Parliamoci chiaro se ci scippate la città, rifacendone
pezzi in campagna e pensando di darci il paese dei
balocchi per farci diventare tanti asinelli, allora vi
diciamo che avete sbagliato i calcoli e che la vostra
offerta concreta di qualità e di servizi è ancora molto
carente rispetto alle nostre esigenze di servizio che vi
chiediamo come consumatori . Non ripetiamo la litania
sulle informazioni lacunose o tendenziose, i cartellini
col prezzo unitario invisibile, la sicurezza
approssimativa etc.
No
questo lo diamo gia per detto e continueremo a
pretenderlo visto che ancora, in genere non ci siamo.

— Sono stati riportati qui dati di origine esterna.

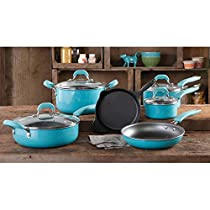 Cookware Sets Vintage Speckle 10-Piece Food Cooking Copper Charm Set Stock Boil Kitchen Pots and Pans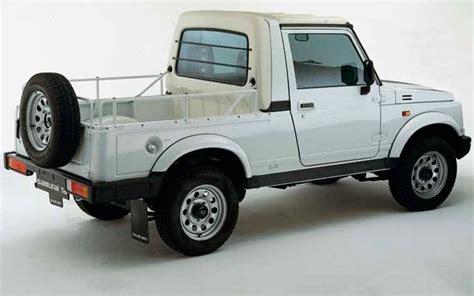how petrol cars work 1994 suzuki samurai navigation system suzuki suzuki samurai automotive website locomotion samurai 4x4 and cars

Oggi però, per darvi una patente di sufficienza,
chiediamo di più.
Per
esempio uno spazio riconoscibile e organizzato
all’interno dell’area di vendita dove si offra
esclusivamente frutta e verdura della nostra regione,
colta a maturazione naturale, coltivata con metodi non
inquinanti, e a prezzi chiari e magari descritti in ogni
passaggio fra produttore e consumatore. Forse non
servirà a diminuire la sofferenza del portafoglio ma
almeno sapremo a chi tirare i piedi, da morti ! Insomma
è l’ora di finirla di rifilarci al prezzo delle pere,
dei bastoni di legno, inodori, insapori e utili solo per
la gioia dei nostri dentisti.
E
visto che siamo in argomento, perché davanti ai vari
tipi di frutta e verdura non ci scrivete con chiarezza
il nome della regione di provenienza, senza costringerci
a fare gli Sherlock Holmes fra le cassette, tutte
targate pomposamente di provenienza italiana, per sapere
se i pomodorini “italiani” vengono dalla siciliana
“Pachino” o dalle nebbie della val padana?
Un
altro problemino ce l’abbiamo con la grandezza dei
vostri negozi. Soprattutto se anziani, diversamente
abili o incinti. Che dite, pensate sia chiedere troppo,
avere a disposizione delle panchine non solo al di là,
ma anche al di qua delle casse, per tutti quelli che ad
esempio si stancano a metà spesa? Chiediamo troppo di
avere a disposizione per i più anziani che arrivano in
macchina con i parenti, qualche carrozzina per la
passeggiata temporanea fra gli scaffali?
E poi
visto che trovare il gabinetto all’interno è come fare
la caccia al tesoro che ne direste di attrezzarvi meglio
con questi servizi, sapendo che in caso di urgenza, non
si sa dove mollare la spesa. Con la prostata a volte non
si scherza e la sofferenza ci pare ancora più dura se si
deve affrontare anche la fila alle casse.
E
ancora, quando la merce è in scadenza, che ne direste di
farcelo sapere in lettere chiare e ben leggibili e
magari offrire questi prodotti utilizzabili solo in
settimana o addirittura in giornata , a meta prezzo o
anche meno, invece di sperare che il consumatore non se
ne accorga facendo la figura di quelli che per mostrare
pulita la casa buttano la spazzatura sotto i tappeti?
Certo
che con la telematica si puo far tanto a favore dei
consumatori. Se è vero, come dite, che vi piace il
mercato libero e concorrenziale, vediamo di renderlo
anche un po più trasparente.
La
comparazione chiara fra prezzi e prodotti ne è il
fondamento. E allora noi vi proponiamo
di
avere dentro i vostri spaziosi e luccicanti negozi un
monitor grande che consenta, a chi lo desidera, oltre a
comparare i prezzi, di poter leggere finalmente in
chiaro le informazioni utili di tutti i prodotti in
esposizione, comprese quelle riportate sulle etichette
che sembrano pensate solo per consumatori dotati di
vista da 24 decimi in su.
E
infine che ne direste di organizzare servizi di consegna
a domicilio per chi ha pacchi pesanti o prodotti che si
scongelano, magari offrendoli, con quei punti fedeltà
che, solitamente, per 50 euro ti rifilano gadget che i
cinesi fanno pagare 50 centesimi ?
Queste sono solo alcune delle esigenze che vediamo, per
le altre ci rifaremo vivi.
Non
ci aspettiamo che trainiate anche il nostro carrello! Ma
non ci piace neanche, vedervi così attenti, mentre lo
tiriamo noi, a osservare se le nostre orecchie sono
abbastanza lunghe.
Anche
perché, a noi, il fieno ci è particolarmente indigesto
e, a volte.. ci rende nervosi e molto antipatici !!!!